My favorite cafe in all Paris is Les Deux Magots—that icon of literary society made famous by Hemingway, Fitzgerald, Sartre, and Beauvoir— facing the ancient church of Saint-Germain-des-Pres. Six months after our Canadian trip in the snow, I found myself on a sunny day sitting at this cafe with my friend the historian Richard Landes. We were drinking iced coffee, and Richard was telling me about arrangements he wanted to make for me to meet the director of the Descartes center in Paris, now that I'd come to the Fr
ench capital to research the life of the philosopher and mathematician.
I was renting an apartment in the Marais—the oldest, medieval part of Paris, and the only section of the city that had not been razed in the nineteenth century by Baron Georges Haussmann as part of his plan to build the wide and elegant boulevards we associate with Paris today. This part of the city, with its narrow ancient streets, looks very much as it appeared in the days of Descartes.

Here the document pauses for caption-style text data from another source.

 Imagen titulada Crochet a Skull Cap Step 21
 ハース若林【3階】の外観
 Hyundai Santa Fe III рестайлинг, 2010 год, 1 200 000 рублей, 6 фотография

My apartment, on the rue du Bourg-Tibourg, was in a building erected in 1629. Both the building and the apartment, on which apparently little work had been done in the past few centuries other than necessary maintenance, looked very much as they must have looked when Descartes walked these very streets when he lived just around the corner from this address for a short time in 1644: on the rue des Ecouffes, between the rue du Roi de Sicile and the rue des Blancs-Manteaux.
The apartment consisted of one large room with a kitchen corner and a bath, and it had a high ceiling supported by the original dark brown wooden beams so characteristic of seventeenth-century French construction. A narrow, dark spiral staircase with small windows cut into the thick stone walls led up to the apartment. Looking at the building from outside, one could admire the tall Parisian windows and notice the protruding iron supports holding together the exterior walls of this ancient structure. Knowing that my building was there at the time Descartes walked these same streets lent my search an added sense of reality.
I spent my days at the libraries and archives of Paris, researching material on Descartes and his work; I traveled to the locations at which he stayed or lived throughout Europe—Descartes was a great traveler who saw most of the Continent—and I walked the perimeter of the Place des Vosges, under the ancient arches, exactly as Descartes did in 1647 discussing mathematics with Blaise Pascal. I held in my hands original letters Descartes had written to his friend Marin Mersenne; I perused countless manuscripts written over the centuries; I even bought an original book of Descartes', published in 1664 But sometime in the middle of my search, I made a surprising discovery: Descartes had kept a secret notebook.